From the rapidly expanding suburbs along Colorado’s Front Range to the booming desert cities of Phoenix and Las Vegas, the demand for electricity across the West is growing.

As much as 28,000 megawatts of new power plants and energy savings likely will be needed in the interior West by 2020 to meet the region’s own electricity demands and to continue supplying power to California and the Pacific Northwest.

For the past 30 years, the region has relied primarily on coal to power our homes and businesses. Today, despite a boom in natural gas power-plant construction over the last decade, coal plants generate nearly 70 percent of the electricity produced in the region. While these plants have provided relatively low-cost, reliable power, they have also come with a high environmental price tag and much controversy.

As we move into the 21st century, an undeniable challenge facing our region is how to meet our growing electricity needs in ways that not only maintain a vibrant economy but also protect our environment. Meeting this challenge will require dramatically increasing our reliance on clean, cost-effective energy efficiency resources and renewable wind, solar, geothermal and biomass power. To the extent that coal plays a role in meeting new power demands, we must find ways to minimize its environmental impacts.

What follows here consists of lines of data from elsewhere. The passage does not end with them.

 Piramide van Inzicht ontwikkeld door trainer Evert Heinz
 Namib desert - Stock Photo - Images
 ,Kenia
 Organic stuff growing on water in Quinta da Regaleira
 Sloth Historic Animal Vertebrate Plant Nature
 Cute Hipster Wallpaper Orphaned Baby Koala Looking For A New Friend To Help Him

Old-style pulverized coal plants are not the answer. In these plants, coal is crushed and then burned in a boiler to make steam, which spins a turbine to generate electricity. Even with expensive air-pollution controls, these plants emit significant amounts of sulfur dioxide and nitrogen oxides, which cause health problems and hazy skies; mercury, which can work its way up the food chain to poison fish, other wildlife and even people; and carbon dioxide, a major global warming gas.

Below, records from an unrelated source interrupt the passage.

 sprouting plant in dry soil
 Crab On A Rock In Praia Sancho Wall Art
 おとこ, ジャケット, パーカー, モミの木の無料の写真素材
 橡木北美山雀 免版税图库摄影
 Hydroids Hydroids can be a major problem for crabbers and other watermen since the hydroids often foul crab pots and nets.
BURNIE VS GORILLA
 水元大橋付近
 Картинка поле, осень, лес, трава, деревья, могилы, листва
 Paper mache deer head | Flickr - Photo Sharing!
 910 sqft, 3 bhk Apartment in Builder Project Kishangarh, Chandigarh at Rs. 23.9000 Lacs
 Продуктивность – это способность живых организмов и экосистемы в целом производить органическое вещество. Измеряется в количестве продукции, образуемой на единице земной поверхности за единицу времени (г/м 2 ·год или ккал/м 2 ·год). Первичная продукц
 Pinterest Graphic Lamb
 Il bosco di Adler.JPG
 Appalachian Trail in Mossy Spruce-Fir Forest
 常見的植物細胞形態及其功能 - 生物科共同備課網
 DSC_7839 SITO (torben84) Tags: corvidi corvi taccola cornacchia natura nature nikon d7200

But, a newer, more advanced technology holds enormous promise for using our region’s abundant coal resources while protecting human health and the environment. Integrated gasification combined cycle technology, or IGCC, is a process for gasifying coal and then burning the gas in a turbine to produce electricity. Excess heat, instead of being wasted, is recycled to make steam to generate additional power. This dual process makes IGCC power plants more efficient than pulverized coal plants, so that it takes less coal to generate the same amount of electricity.

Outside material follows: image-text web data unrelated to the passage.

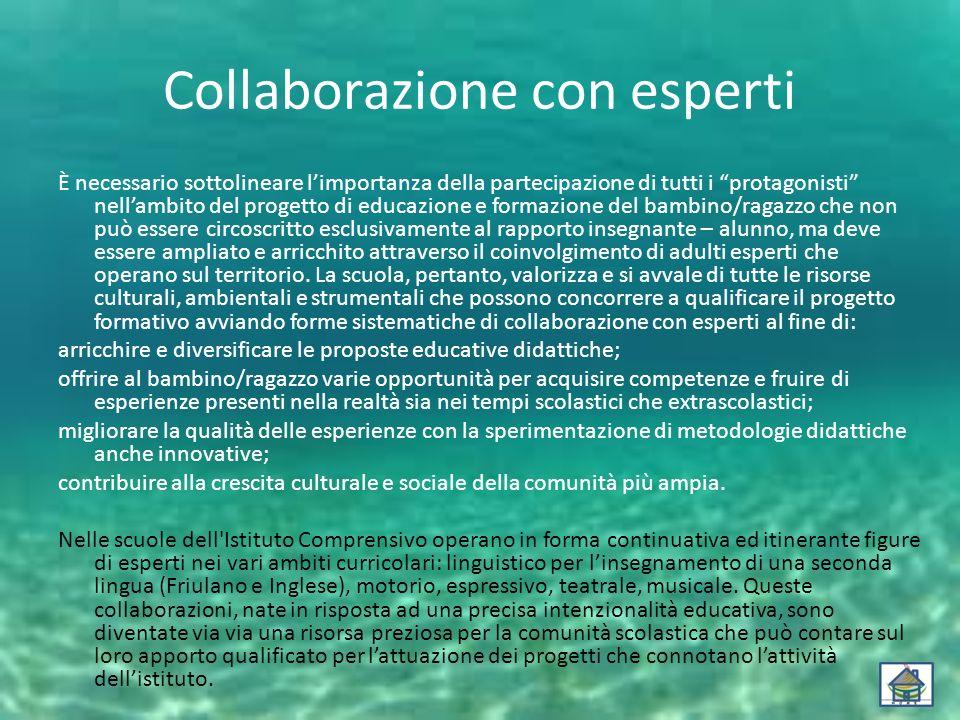 Collaborazione con esperti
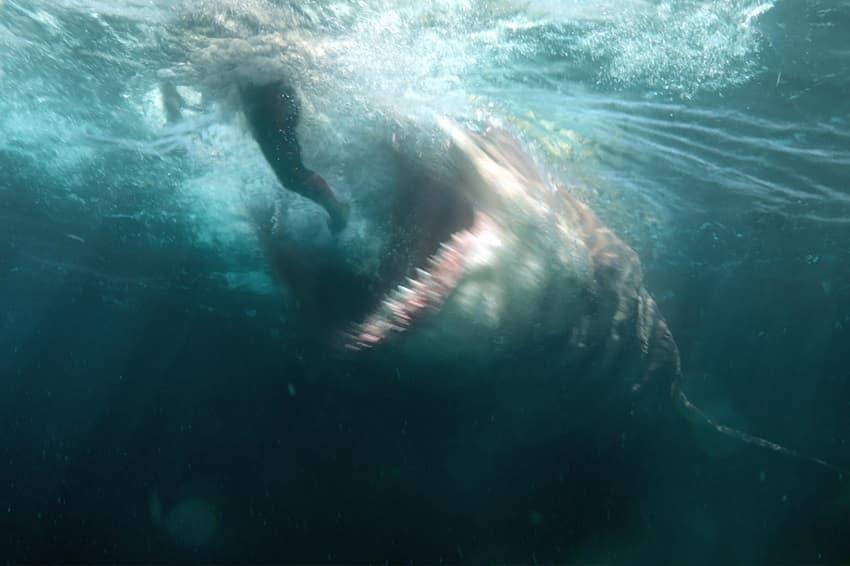 Съёмки акулохоррора «Мег: Монстр глубины 2» начнутся только в 2022 году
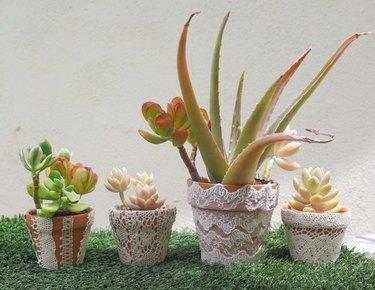 1 lace-adorned plant pots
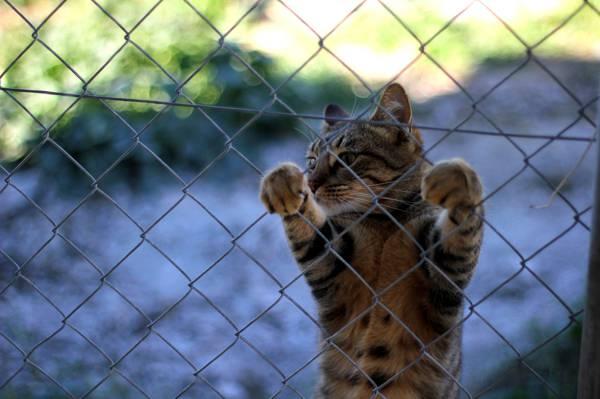 小胡子,篱笆,腿,Koshak,雄猫,猫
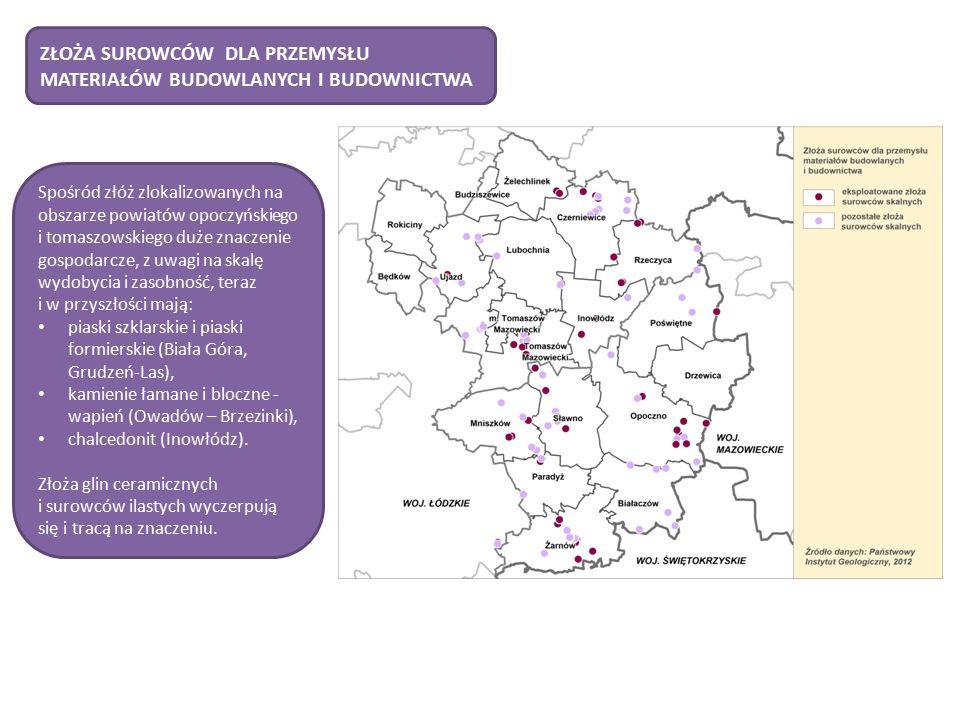 Spośród złóż zlokalizowanych na obszarze powiatów opoczyńskiego i tomaszowskiego duże znaczenie gospodarcze, z uwagi na skalę wydobycia i zasobność, teraz i w przyszłości mają: piaski szklarskie i piaski formierskie (Biała Góra, Grudzeń-Las), kamienie łamane i bloczne - wapień (Owadów – Brzezinki), chalcedonit (Inowłódz).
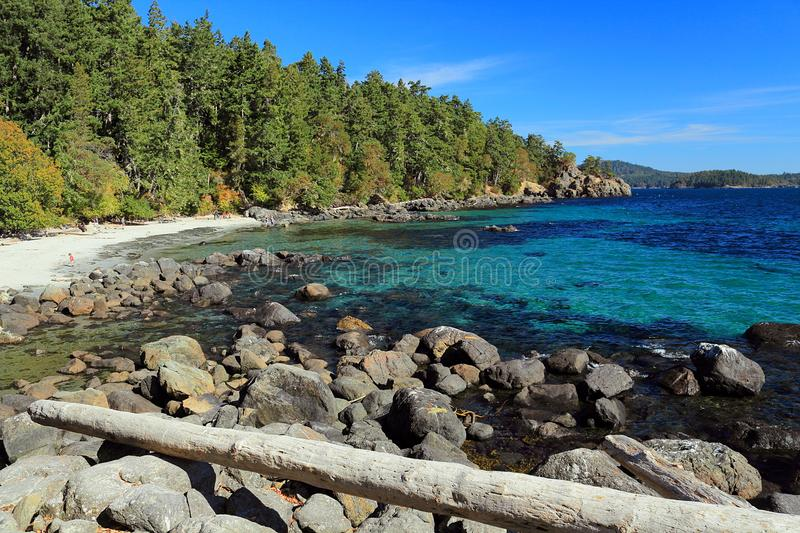 Sandy Beach and Clear Water at Aylard Farm in East Sooke Regional Park, Vancouver Island, British Columbia, Canada. Large boulders rim the fine sandy beach and royalty free stock photos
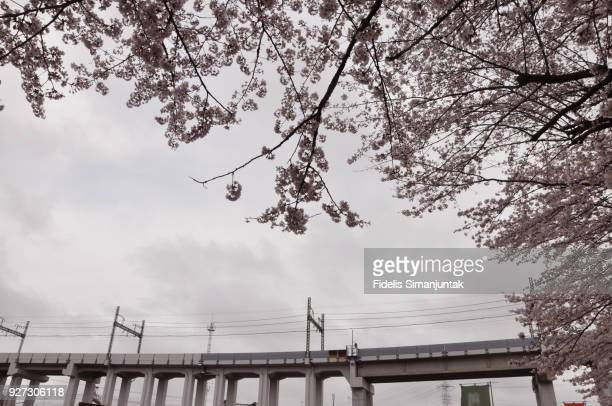 Cherry blossom (Sakura) shot with elevated train in the background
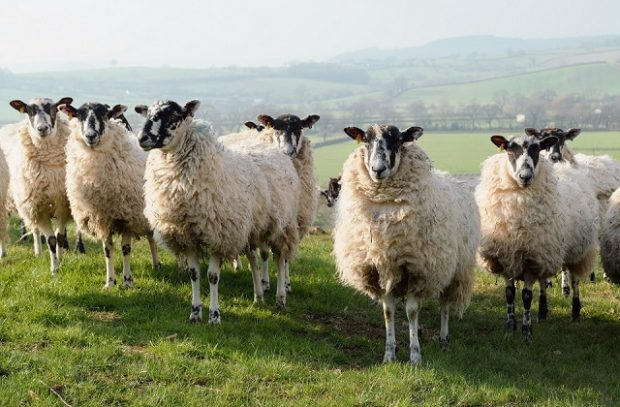 Sheep on a farmland in East Devon, England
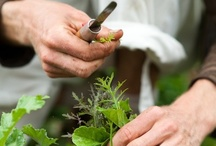 ~ garden, farm & forage ~ /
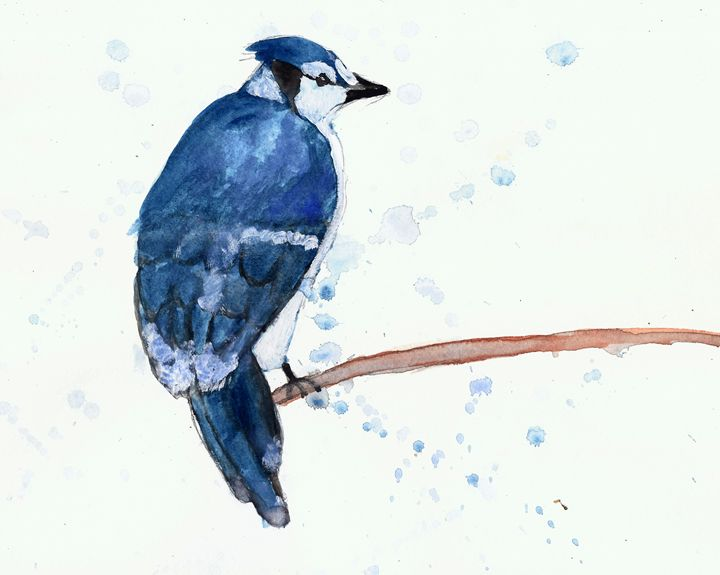 Bluejay - Sage Oelke's Artwork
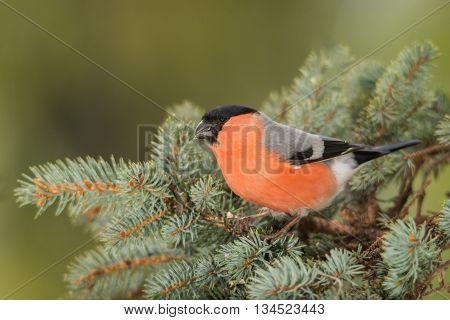 male bullfinch on a blue pine wood branch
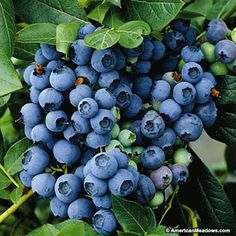 Berkeley -- This high bush blueberry produces tight clusters of very large, powder-blue berries that are great for desserts baking.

Because most of the impurities in the coal are removed during the gasification process, the technology also results in far less air pollution and solid waste. IGCC power plants also use 30 to 50 percent less water than pulverized coal plants, an advantage in the arid West. But perhaps most important, IGCC plants lend themselves to the capture and storage (or “sequestration”) of carbon dioxide at much lower cost than pulverized coal plants. This can help us turn down the heat on global warming in an economically sensible way.

IGCC technology is commercially established and marketed by major companies such as GE, Shell and ConocoPhillips. There are two full-scale IGCC plants operating in Florida and Indiana, as well as facilities in Europe and Japan.

But with all its promise, a number of challenges must be overcome before IGCC plants are deployed in the West.

One challenge is cost. Analysts estimate that the cost of generating electricity from an IGCC plant is currently about 10 percent higher than from a pulverized coal plant. However, the cost is roughly 20 to 30 percent lower when the cost of capturing and sequestering carbon dioxide is considered.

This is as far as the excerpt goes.